Le fait de partir est un risque pour de nombreux jeunes de couper les ponts avec leurs propres
normes locales d'accomplissement (football, chasse), jeunes qui peuvent difficilement se référer à
une contre-culture sachant que peu d'étudiants reviennent travailler au village et que les universités
sont éloignées.

Malgré tout, Ludivine et Mickaël regrettent de ne pas avoir entrepris des études concrètes (qui
mènent à un métier qualifié). Mickaël se sentait dévalorisé comme manœuvre et est désormais au
RSA.

Au sein du village, le diplôme ne confère pas particulièrement de prestige. En effet, très peu de
parents sont diplômés, ils ne connaissent donc pas les différents diplômes et leur importance
respective. De plus, ils aiment ressasser le fait que certains jeunes partent étudier pour, au final, se
retrouver à glander au chômage et vivre au crocher de leurs parents. Ce sont les études courtes et
professionnelles qui sont valorisées. Ces études courtes permettent de s'insérer rapidement sur le
marché du travail local et d'entretenir ainsi le capital d'autochtonie.

Cela permet aussi de s'acheter des biens de consommation ostentatoire comme des motos que les
jeunes partis étudier en ville ne peuvent se payer.

Les étudiantes qui ont quitté le village ont tendance à vouloir postuler à des emplois en-deçà de
leurs qualifications car elles souhaitent trouver rapidement du travail et ne pas rester sans rien. Une
fois diplômées, elles sont peu à peu isolées de leur ancien réseau de sociabilité. L'inexistence des
loisirs féminins dans les villages explique pourquoi il est difficile d'entretenir ce réseau de
sociabilité.

En plus des étudiants, certains précaires qui ont peu d'attaches peuvent être tentés aussi par l'exode.
Ainsi, Dimitri, sur un coup de tête part en ville et trouve un poste de manutentionnaire mieux
rémunéré.

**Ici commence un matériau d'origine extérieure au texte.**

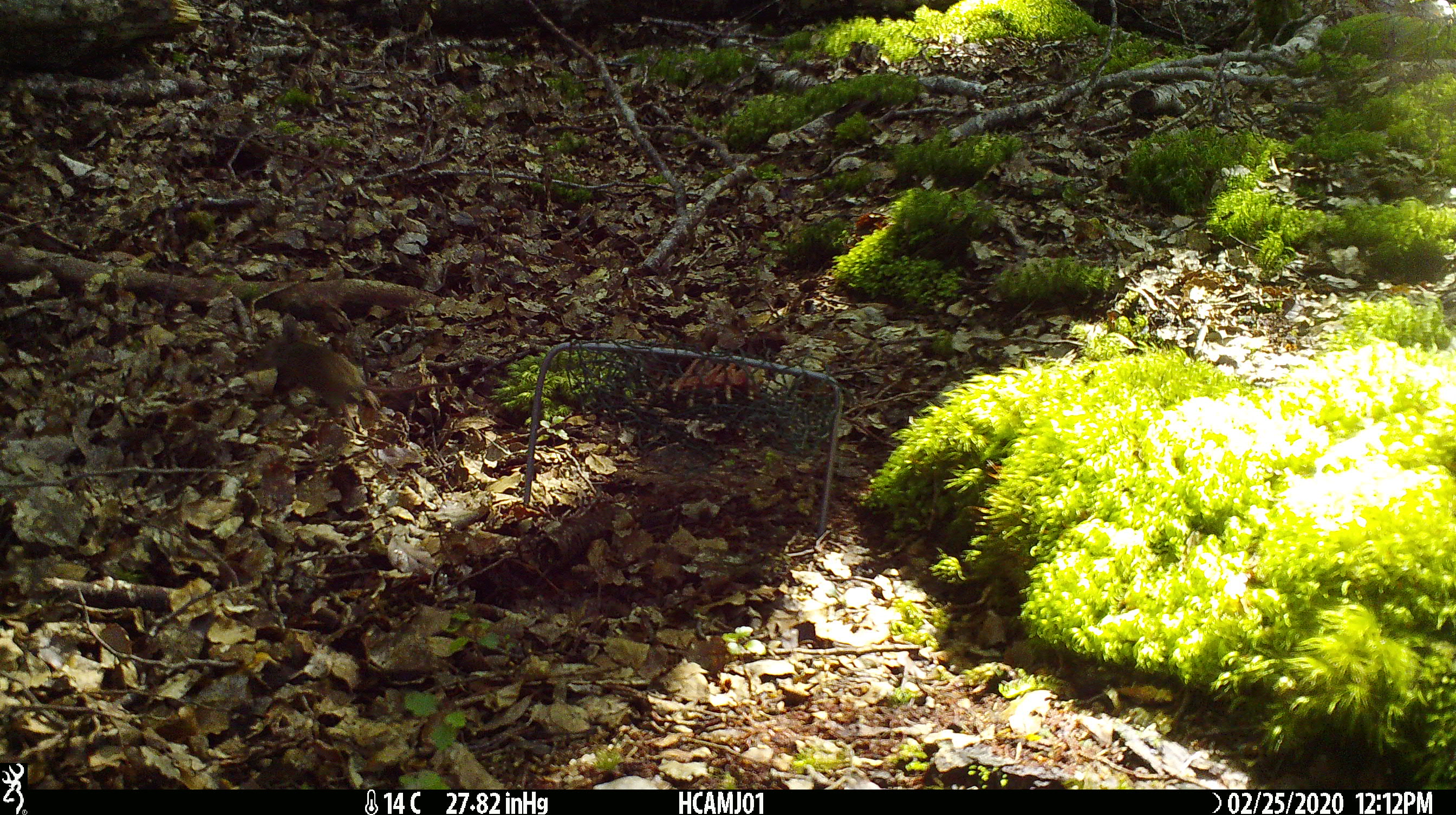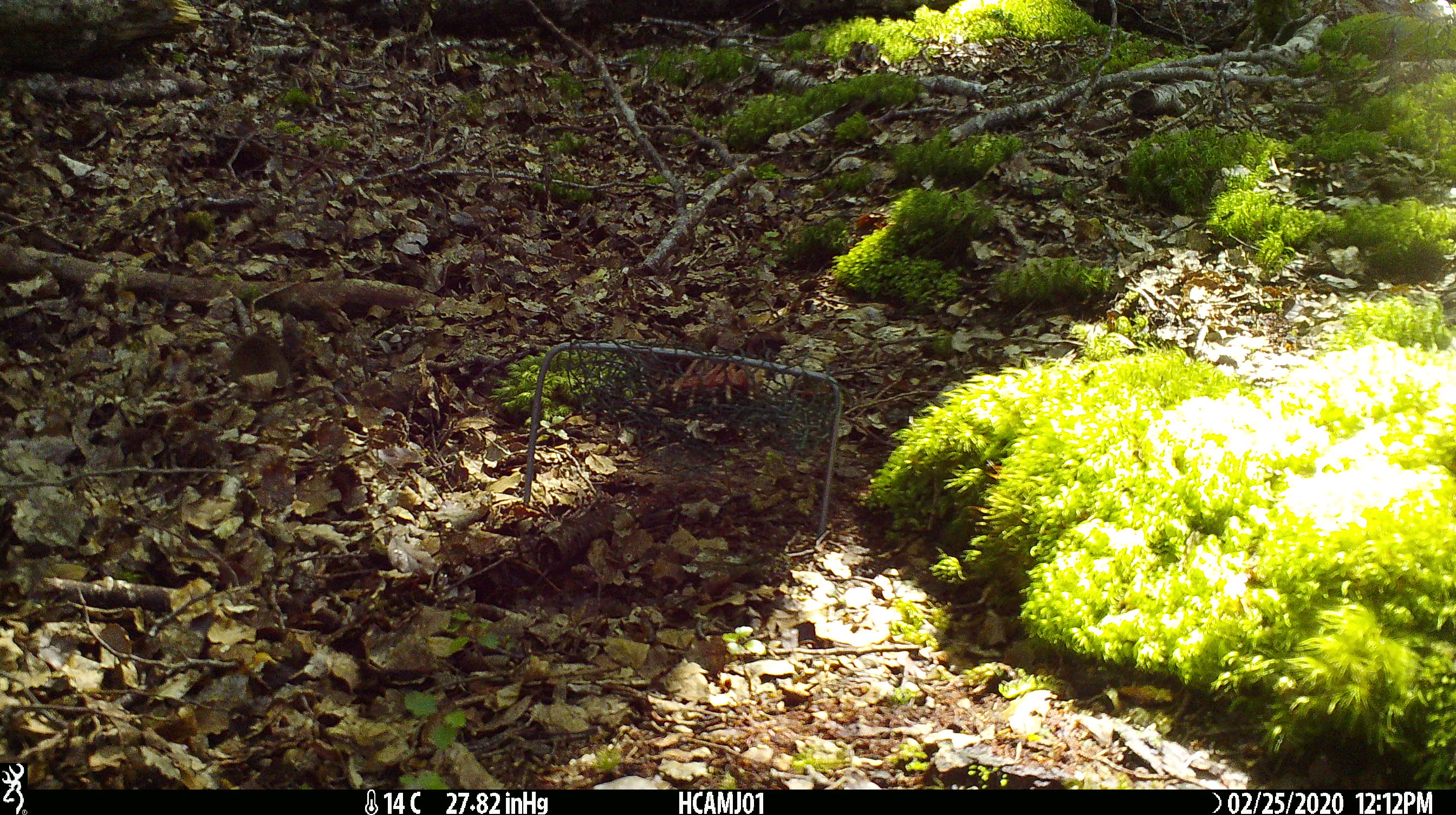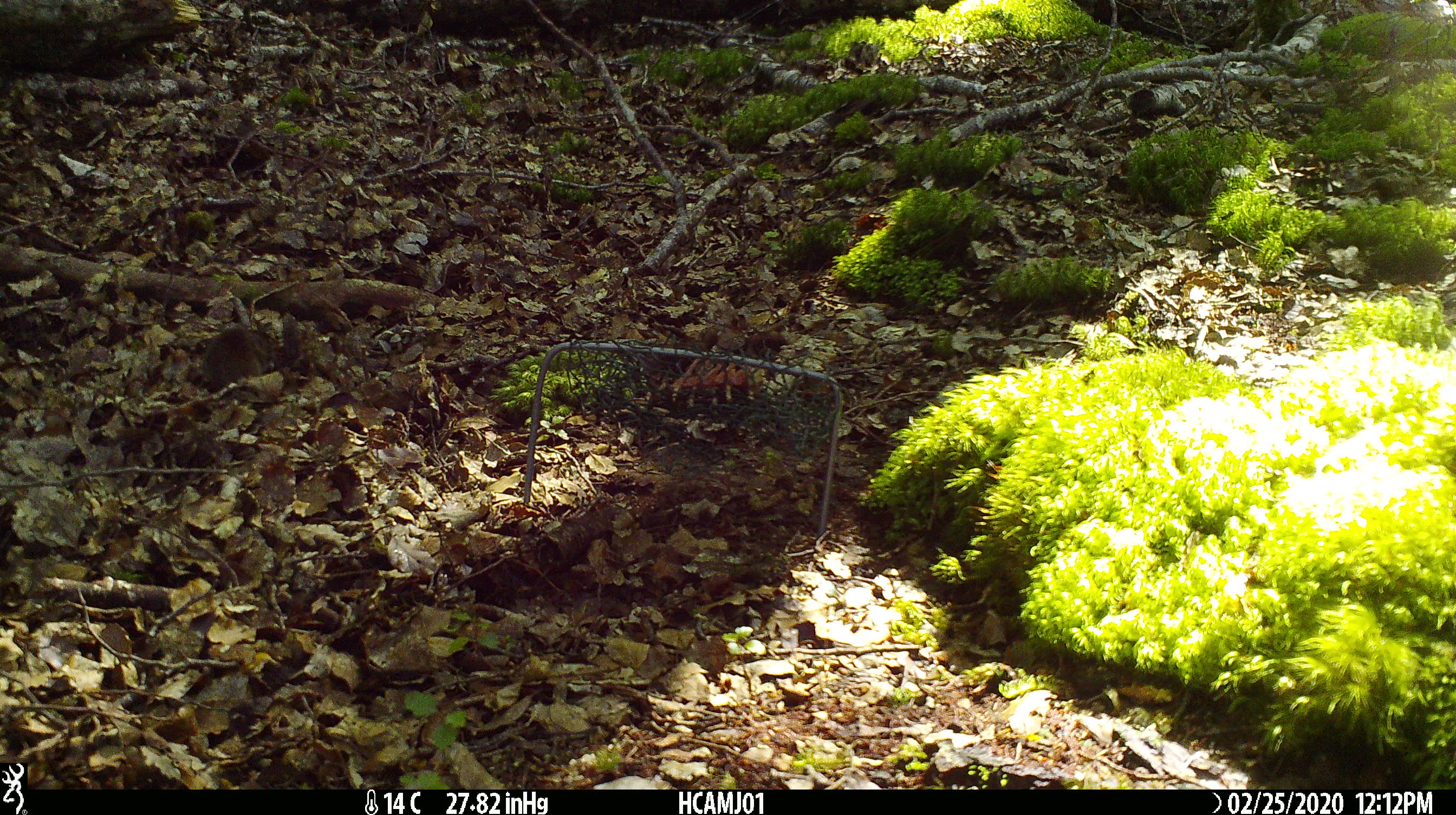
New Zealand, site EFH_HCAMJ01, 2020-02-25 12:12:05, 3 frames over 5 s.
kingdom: Animalia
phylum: Chordata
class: Mammalia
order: Rodentia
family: Muridae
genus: Mus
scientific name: Mus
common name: mouse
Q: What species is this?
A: Mouse (Mus).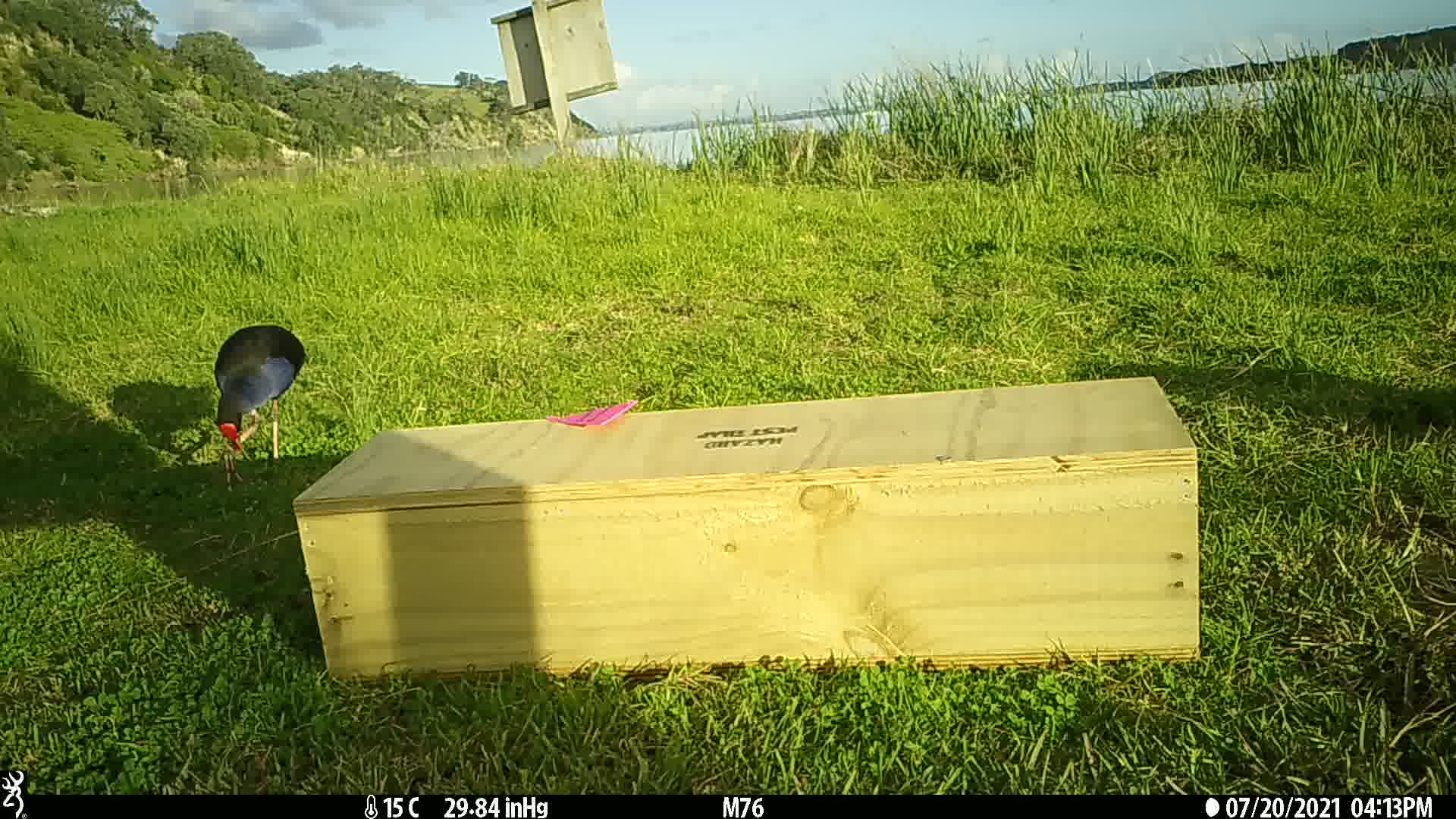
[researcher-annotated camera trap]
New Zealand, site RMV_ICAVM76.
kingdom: Animalia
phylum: Chordata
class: Aves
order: Gruiformes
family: Rallidae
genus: Porphyrio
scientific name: Porphyrio melanotus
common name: australasian swamphen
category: pukeko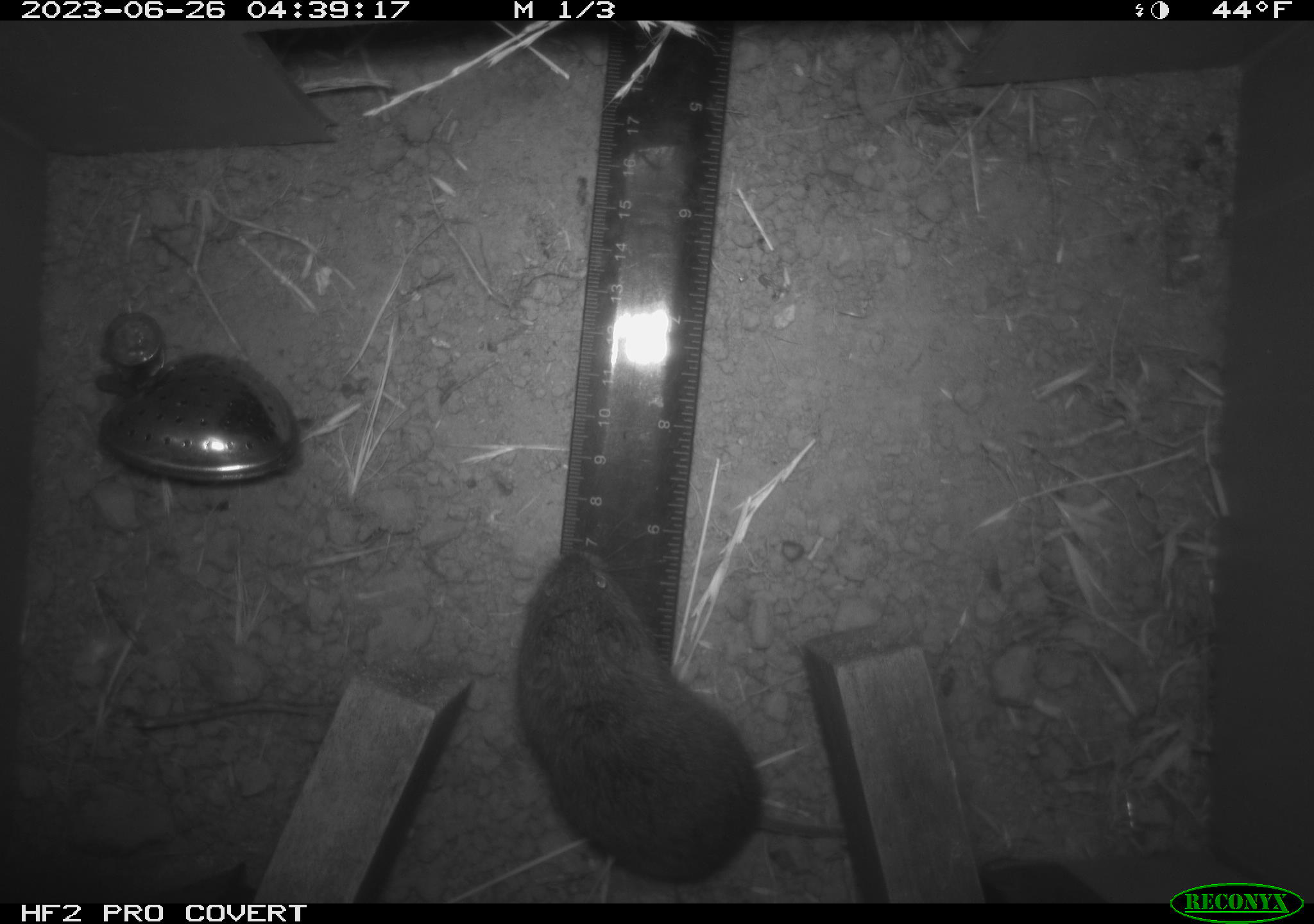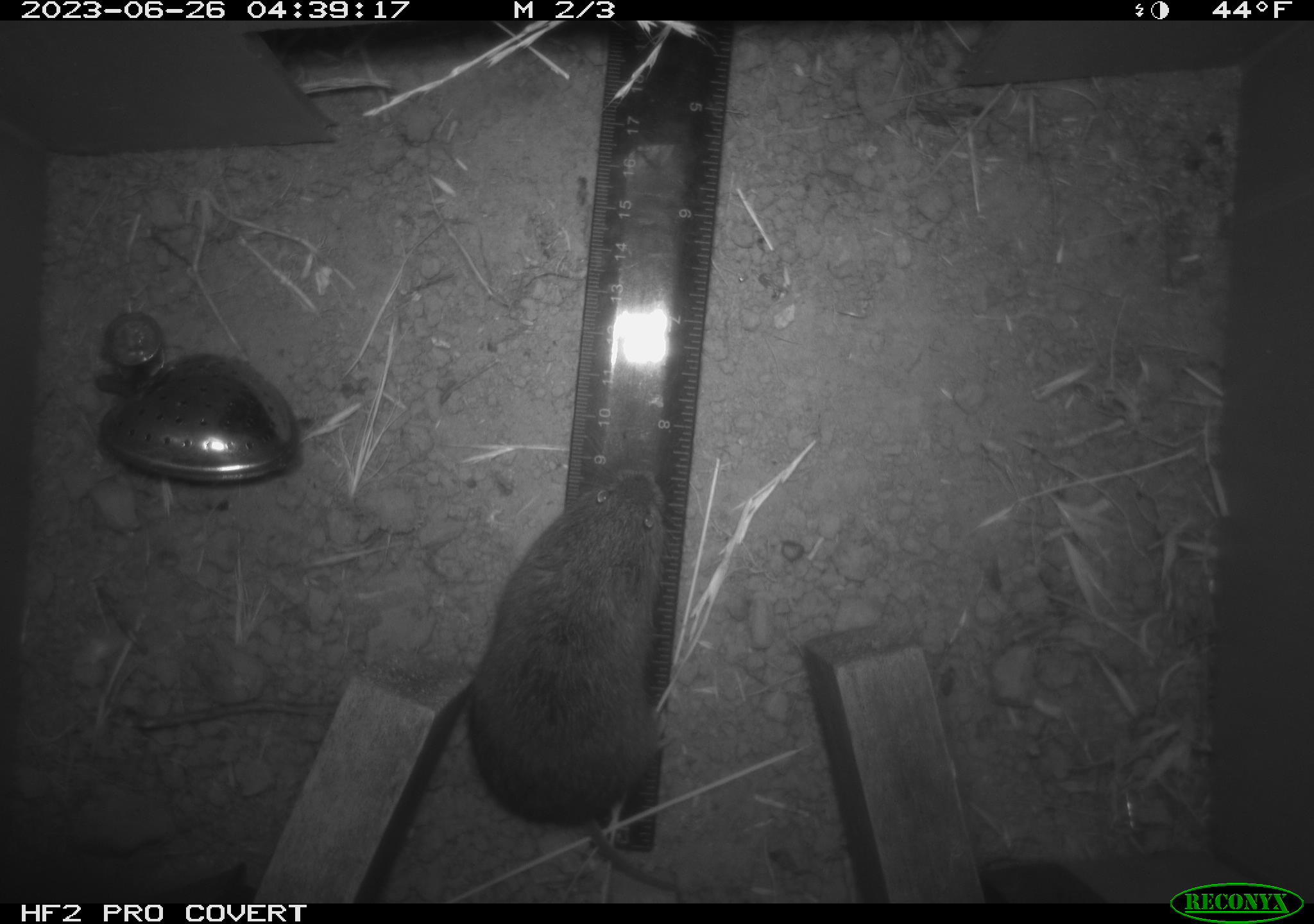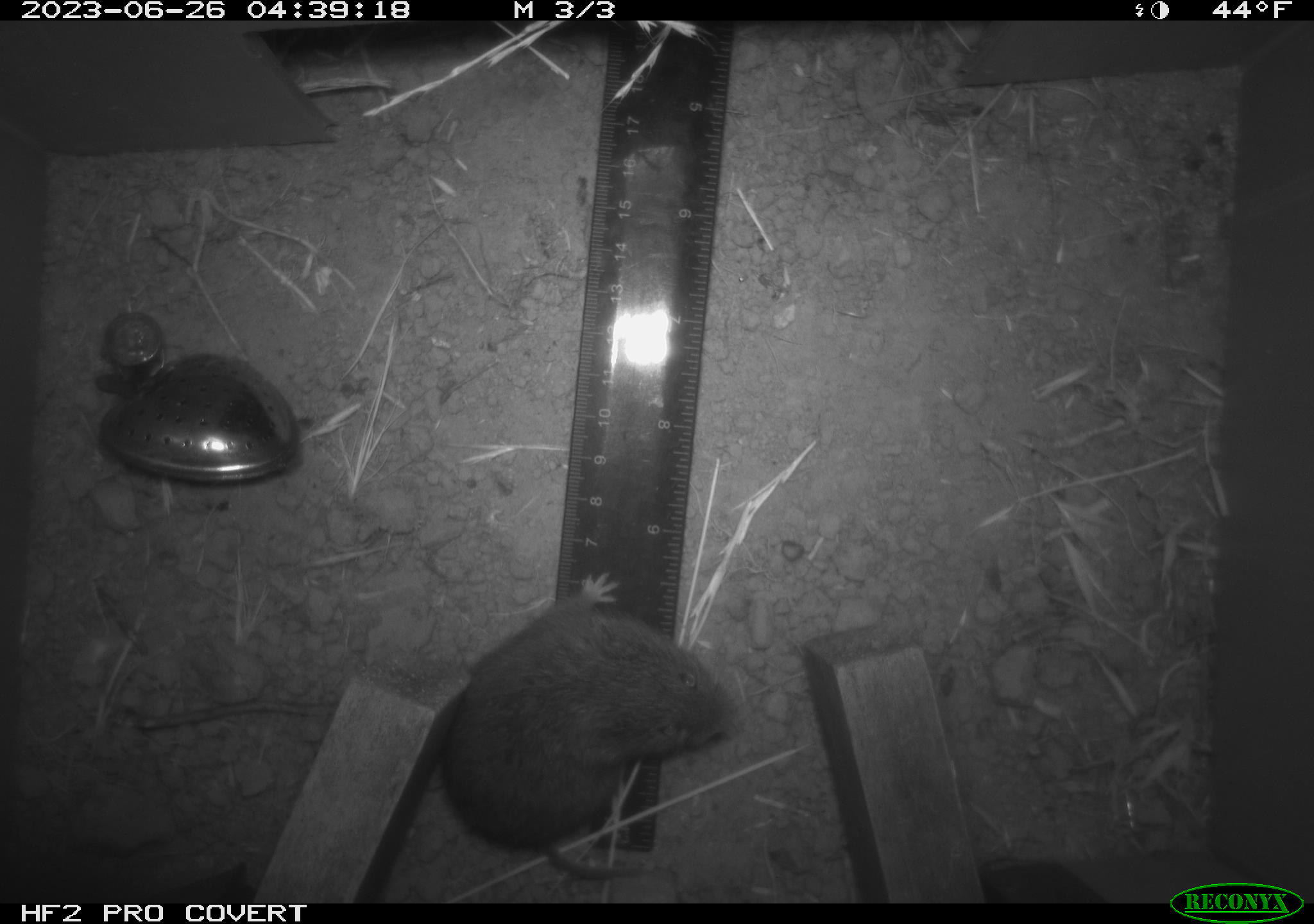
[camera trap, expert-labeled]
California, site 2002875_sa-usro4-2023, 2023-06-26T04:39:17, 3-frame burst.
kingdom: Animalia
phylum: Chordata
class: Mammalia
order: Rodentia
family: Cricetidae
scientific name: Arvicolinae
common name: voles, lemmings, and muskrats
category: arvicolinae subfamily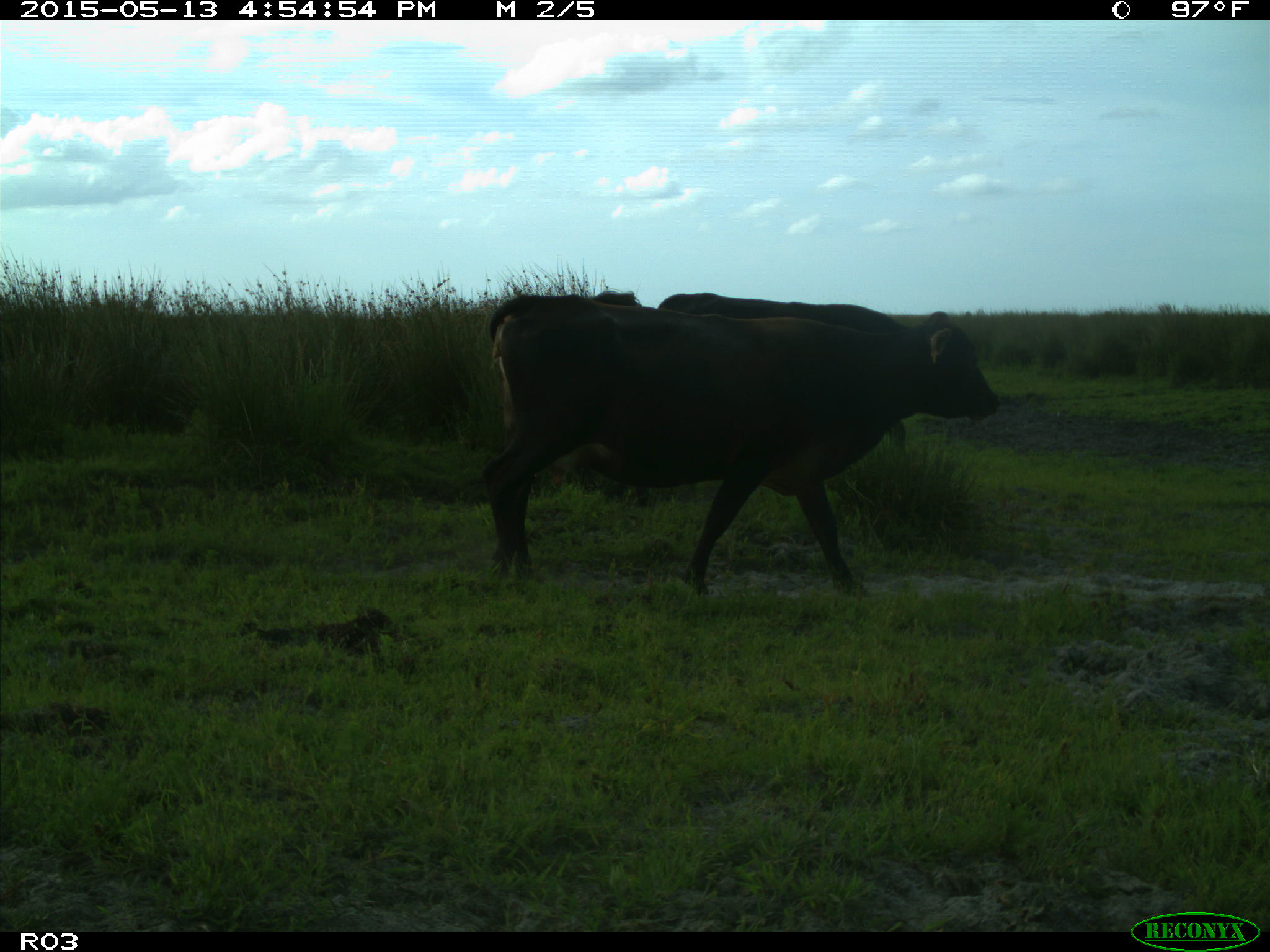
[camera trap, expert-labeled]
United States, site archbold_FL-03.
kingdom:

Il dit vouloir ne pas stagner et sortir de la mauvaise influence des gens d'ici (drogue).

Parmi ceux qui restent les précaires sont souvent étiquetés et mis au ban des réseaux de sociabilité.
C'est le cas par exemple de Lorenzo, obligé de fréquenter les « crevards du village » car rejeté par
les autres, ce qui tend à renforcer le processus d'étiquetage qu'il subit. Le patronyme explique cette
mise à l'écart, Lorenzo venant d'une famille à problèmes (père qui ne le reconnaît pas à sa
naissance, mère qui s'en désintéresse).

On peut dès lors parler d'une intégration disqualifiante ou d'un autochtonie de la précarité. Ce
processus d'étiquetage est renforcé par la judiciarisation des affaires familiales qui s'étalent dans les
journaux locaux à la rubrique des faits divers. Les patrons et ouvriers ne veulent pas d'un gars
comme lui au travail, on critique sa fainéantise supposée et on moque sont statut de chômeur ou de
travailleur en contrat aidé, « payé à ne rien faire ! ».

Chapitre n°4 : Les « ailleurs » possibles et impossibles

Coquard, pour avoir passé de nombreuses heures chez les enquêtés, observe que la télévision
fonctionne en permanence. La télévision occupe une place centrale dans les habitats villageois et de
façon plus générale des classes populaires. Souvent de plus d'un mètre de diagonale, l'habitat
s'organise autour de la télévision. Lors d'un apéritif, il n'est pas rare que la conversation s'arrête pour
commenter un reportage. C'est le cas notamment lors de ce reportage sur les travailleurs frontaliers
suisses qui suscitent l'envie de Lionel, Martin et Arnaud. C'est le cas d'un de leur ami, devenu
maçon en suisse et qui ferait 5 000 euros par mois. Coquard reprend l'idée de « mensonge collectif »
développée par Abdelmalek Sayad qui désigne « une méconnaissance collective de la vérité
objective de l'émigration qui est entretenue par tout le groupe ».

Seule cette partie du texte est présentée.